Dalam prakteknya, teori ini antara lain terwujud dalam pandangan Piaget
mengenai tahap-tahap perkembangan, dalam pandangan Ausubel mengenai belajar
bermakna, dan pandangan Jerome Bruner mengenai belajar penemuan secara bebas
(free discovery learning).

Aliran Psikologi Kognitif Menurut Para Ahli

1. Piaget
Menurut Jean Piaget, proses belajar sesungguhnya terdiri dari 3 tahapan, yaitu
asimilasi, akomodasi, dan equilibrasi (penyeimbangan). Proses asimilasi adalah
proses penyatuan atau pengintegrasian informasi baru ke struktur kognitif yang telah
ada ke dalam benak siswa. Akomodasi adalah penyesuaian struktur kognitif pada
situasi yang baru. Equilibrasi adalah penyesuaian berkesinambungan antara asimilasi
dan akomodasi. Misalnya seorang siswa telah memiliki pengetahuan tentang baik
dan buruk. Kemudian gurunya memberi pelajaran baru tentang perbuatan baik dan
buruk menurut Pancasila. Maka proses penyesuaian materi baru terhadap materi
pengetahuan yang sudah dimiliki siswa itu disebut asimilasi.

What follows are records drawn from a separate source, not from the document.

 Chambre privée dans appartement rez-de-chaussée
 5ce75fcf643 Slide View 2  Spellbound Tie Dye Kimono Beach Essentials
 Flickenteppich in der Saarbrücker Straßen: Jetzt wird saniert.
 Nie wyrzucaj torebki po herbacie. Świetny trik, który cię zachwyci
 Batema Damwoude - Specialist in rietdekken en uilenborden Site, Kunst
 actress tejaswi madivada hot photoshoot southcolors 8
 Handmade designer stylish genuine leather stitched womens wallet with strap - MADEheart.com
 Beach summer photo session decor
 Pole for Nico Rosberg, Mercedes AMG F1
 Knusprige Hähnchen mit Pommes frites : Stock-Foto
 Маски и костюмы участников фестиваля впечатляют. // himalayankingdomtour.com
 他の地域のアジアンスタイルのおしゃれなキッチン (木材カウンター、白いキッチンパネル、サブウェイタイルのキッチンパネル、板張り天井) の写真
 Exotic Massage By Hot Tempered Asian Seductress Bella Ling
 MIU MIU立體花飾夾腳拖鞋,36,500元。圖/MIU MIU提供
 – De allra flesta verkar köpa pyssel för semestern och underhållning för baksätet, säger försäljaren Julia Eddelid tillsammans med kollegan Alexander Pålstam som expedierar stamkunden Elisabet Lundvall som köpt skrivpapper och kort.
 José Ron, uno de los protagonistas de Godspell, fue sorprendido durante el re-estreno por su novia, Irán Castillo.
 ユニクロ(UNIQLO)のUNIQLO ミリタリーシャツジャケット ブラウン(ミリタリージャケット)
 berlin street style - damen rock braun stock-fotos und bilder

Jika proses ini dibalik, yaitu pengetahuan si mahasiswa disesuaikan dengan
materi baru, maka proses ini disebut sebagai akomodasi. Selama proses asimilasi dan
akomodasi berlangsung, diyakini ada perubahan struktur kognitif dalam diri siswa.
Proses perubahan ini suatu saat berhenti. Untuk mencapai saat berhenti dibutuhkan
proses equilibrasi (penyeimbangan). Jika proses equilibrasi ini berhasil dengan baik,
maka terbentuklah struktur kognitif yang baru dalam diri siswa berupa penyatuan
yang harmonis antara pengetahuan lama dengan pengetahuan baru.

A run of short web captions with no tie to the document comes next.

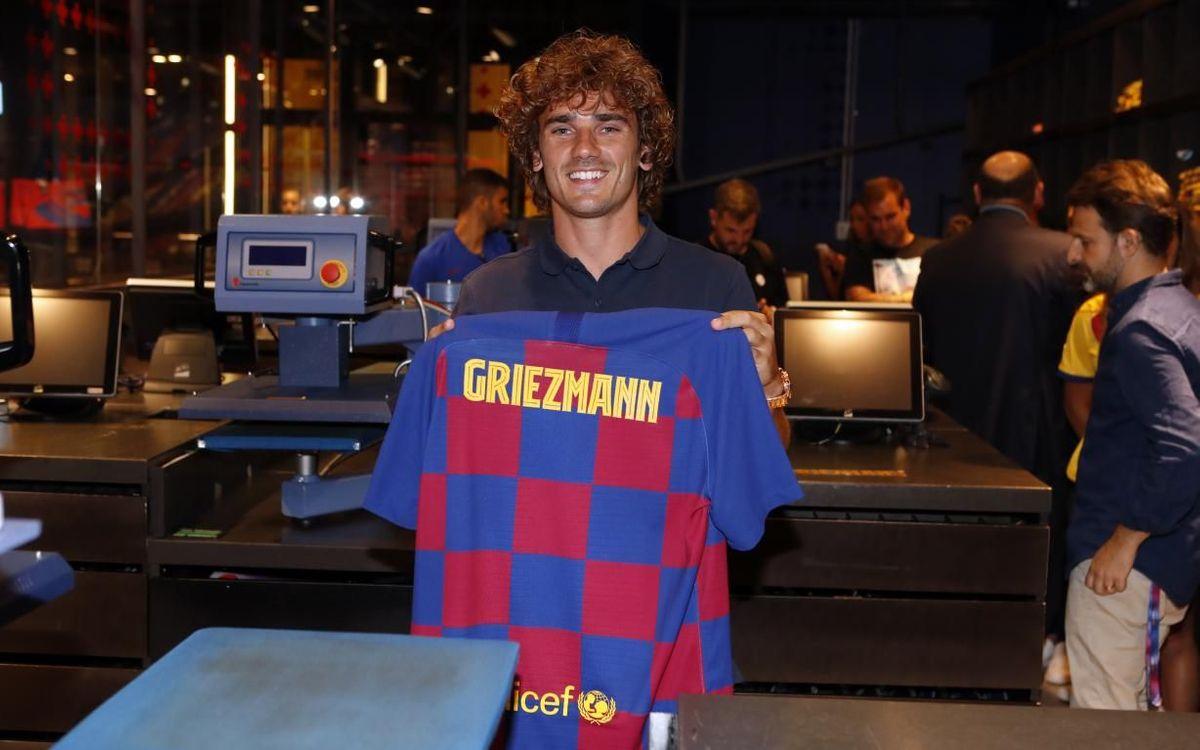 Гризманн с новой футболкой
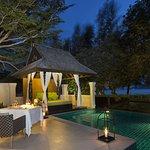Villa Barbeque Setting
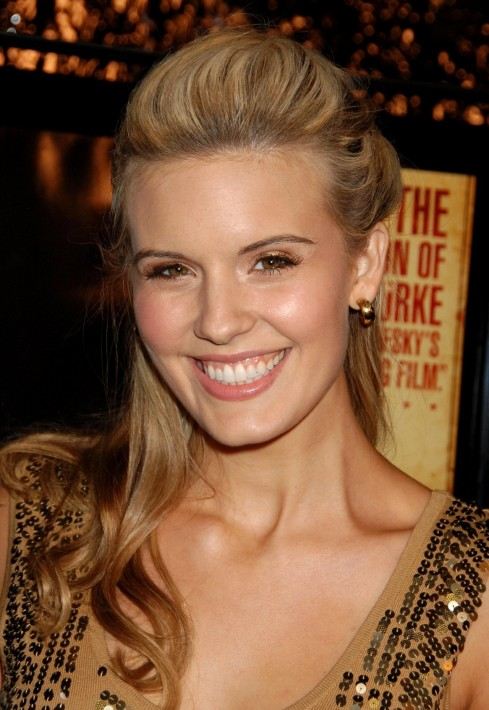 Smiling Maggie Grace Wallpapers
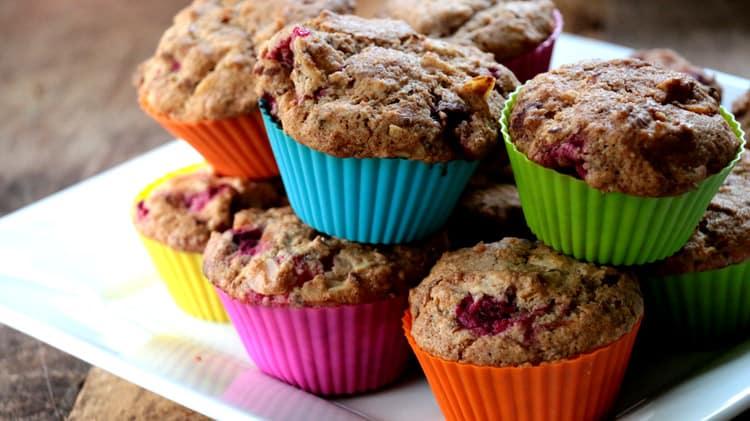 Assiette de la recette de muffins sans gluten et santé aux canneberges sur planche de bois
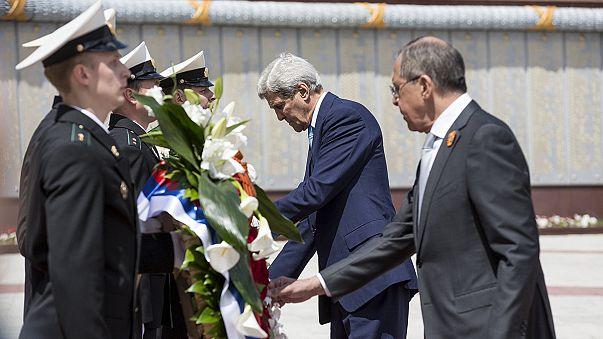"""John Kerry tilda de """"francas"""" las negociaciones con Putin sobre Ucrania, Siria e Irán"""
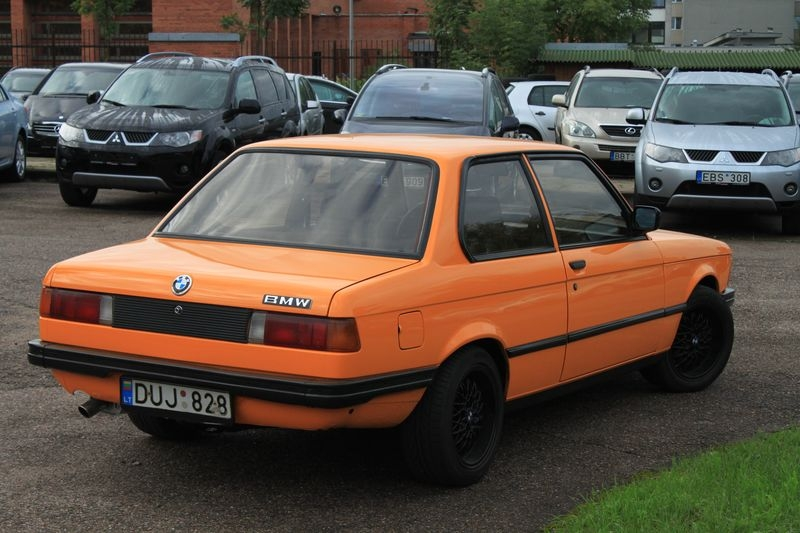 BMW 3 series 315 1981 photo - 1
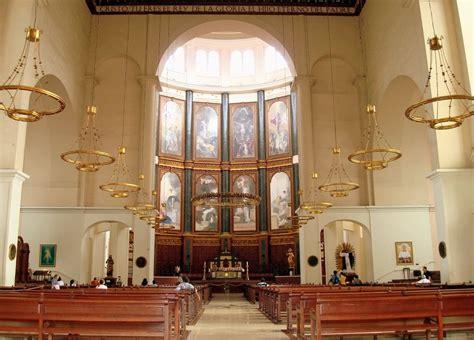 San Salvador Cathedral interior. Interior de Catedral de ...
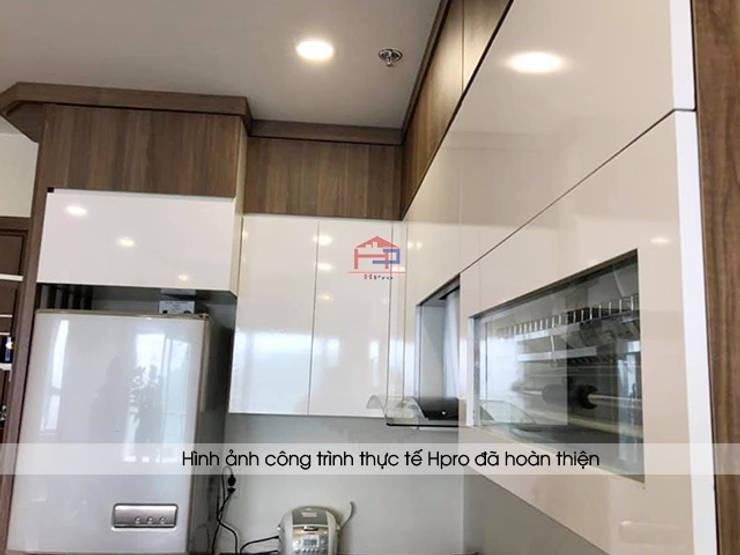 Ảnh thực tế tủ bếp laminate nhà chú Việt sau khi đã lắp đặt đầy đủ phụ kiện cao cấp:  Kitchen by Nội thất Hpro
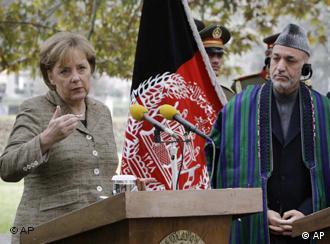 Angela Merkel y Hamid Karzai durante la conferencia de prensa en Kabul.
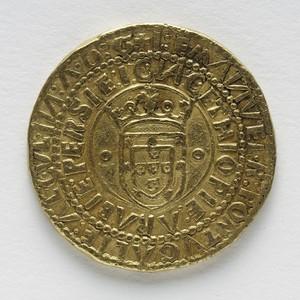 O portugues, moeda de ouro que valia 10 cruzados, cunhada na Casa da Moeda de Lisboa, em 1499, e que era aceita em grandes cortes da Europa (Foto: Edouard Fraipont)
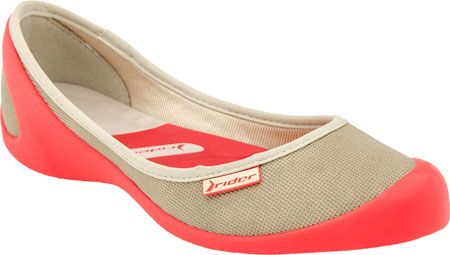 Love wearing these flats to and from yoga.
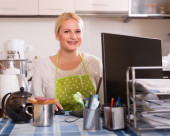 Freelancer with PC, tea and sandwich — Stock Photo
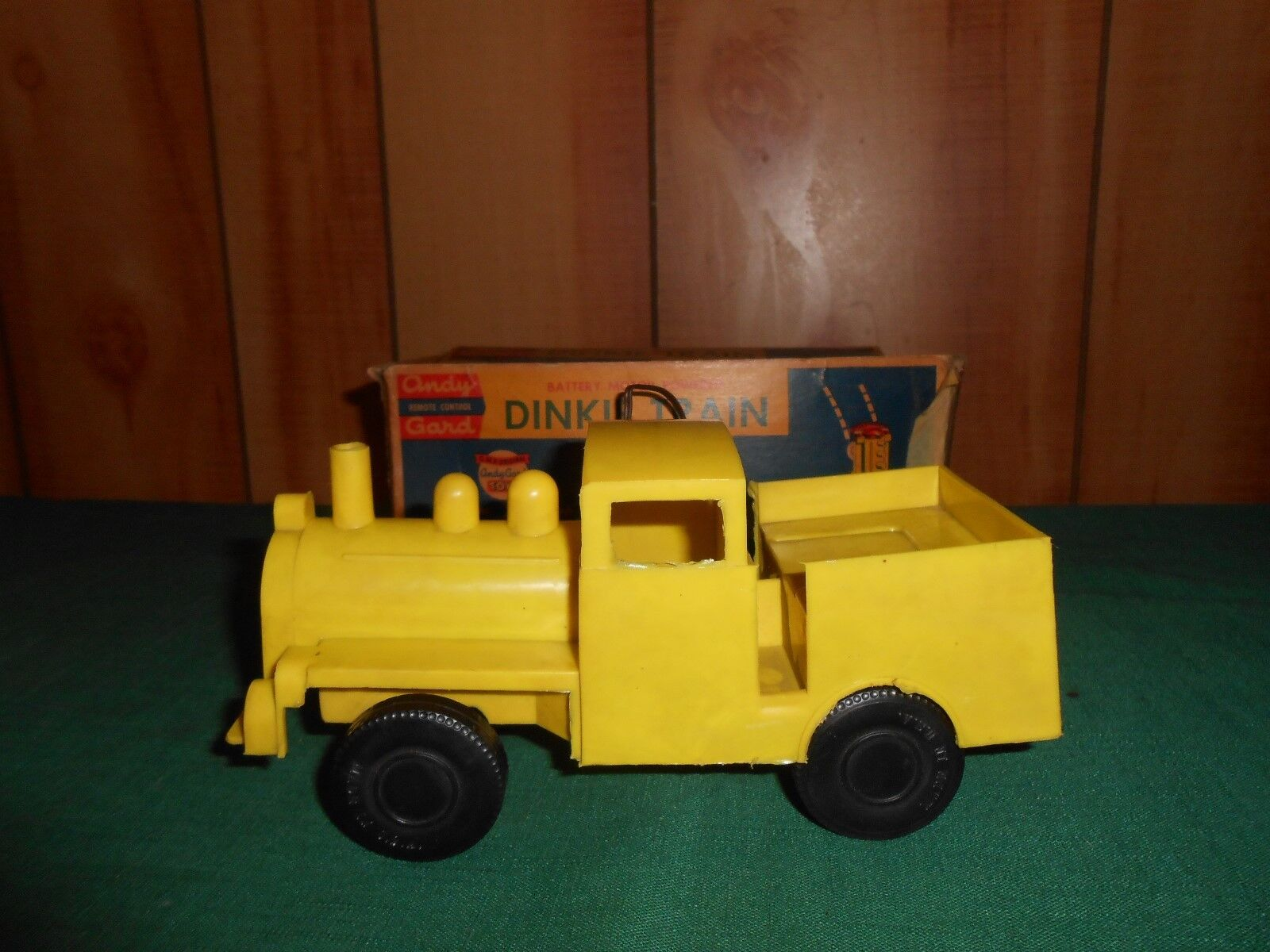 Vintage Andy Gard Dinkie Train With Original Display Box -RARE Battery Op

Seseorang yang mempunyai kemampuan equilibrasi yang baik akan mampu
menata berbagai informasi ke dalam urutan yang baik, jernih, dan logis. Sedangkan
seseorang yang tidak memiliki kemampuan equilibrasi yang baik akan cenderung
memiliki alur fikir yang ruwet, tidak logis, dan berbelit-belit.

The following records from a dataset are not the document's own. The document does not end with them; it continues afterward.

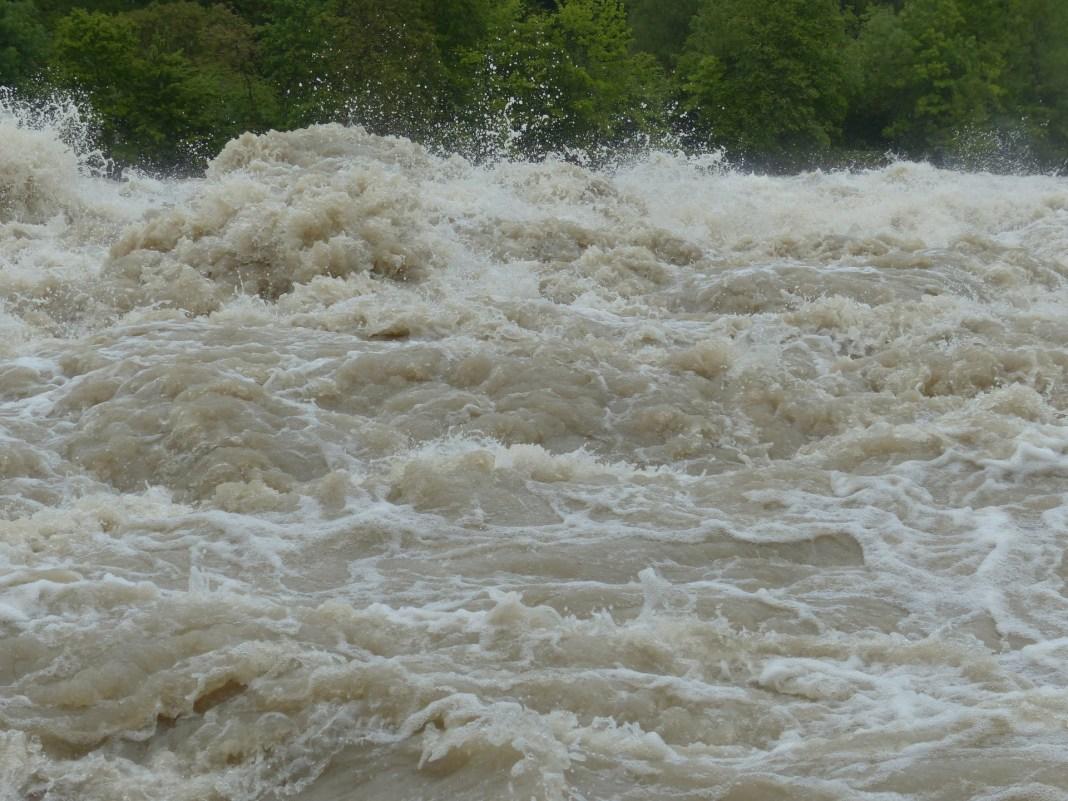 high-water-123200_1920.jpg
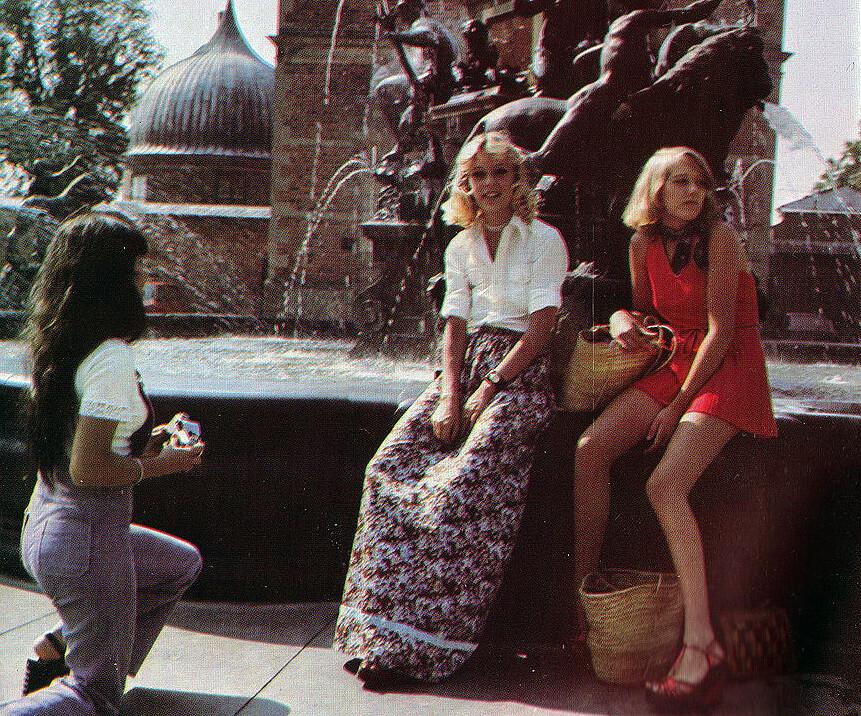 Miniskirt upskirt film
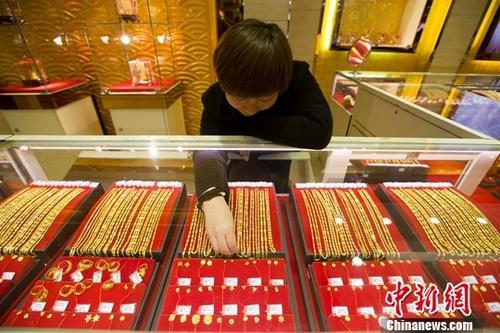 11月1日,山西太原,金店工作人员正在清点黄金饰品。当日,中国黄金协会发布的数据显示,2017年前三季度,中国黄金消费同比增长15.49%。今年前三季度中国黄金实际消费量815.89吨,与去年同期相比增长15.49%。金条销售继续保持大幅增长,前三季度消费222.07吨,同比增长44.45%;黄金首饰销售再次回暖,前三季度销售503.87吨,同比增长7.44%。a target='_blank' href='http://www.chinanews.com/'中新社/a记者 张云 摄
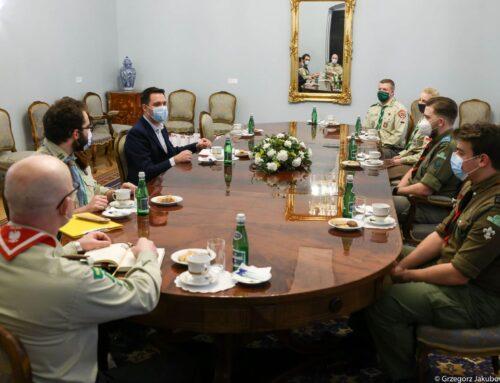 """Spotkanie """"Młodzi w Pałacu"""" – Organizacje harcerskie w pracy na rzecz walki z pandemią"""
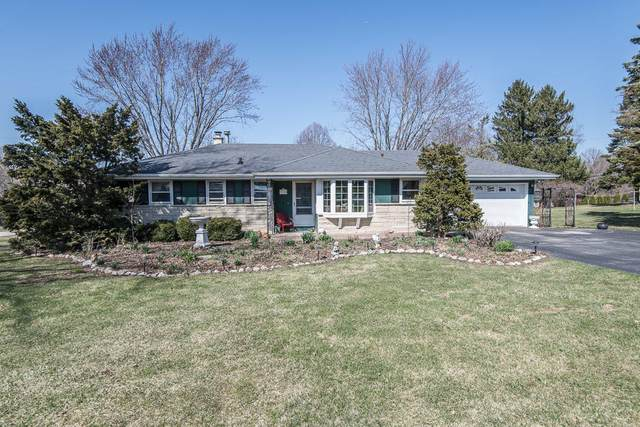 17326 W Observatory Rd, New Berlin, WI 53146 (#1732514) :: RE/MAX Service First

Di samping itu, Piaget berpandangan bahwa proses belajar harus disesuaikan
dengan tahap perkembangan kognitif yang dilalui siswa. Dalam hal ini Piaget
membagi menjadi 4 tahap, yaitu :
1. Tahap sensori motor (0 tahun sampai 1,5 tahun atau 2 tahun)
Pada tahap ini tingkah laku inteligen individu dalam bentuk aktivitas
motorik sebagai reaksi stimulasi sensorik. Anak belum mempunyai konsep
tentang objek secara tetap, namun hanya mengetahui hal-hal yang ditangkap
melalui inderanya.
2. Tahap praoperasional (2 atau 3 tahun sampai 7 atau 8 tahun)
Pada tahap ini reaksi anak terhadap stimulus sudah berupa aktivitas internal.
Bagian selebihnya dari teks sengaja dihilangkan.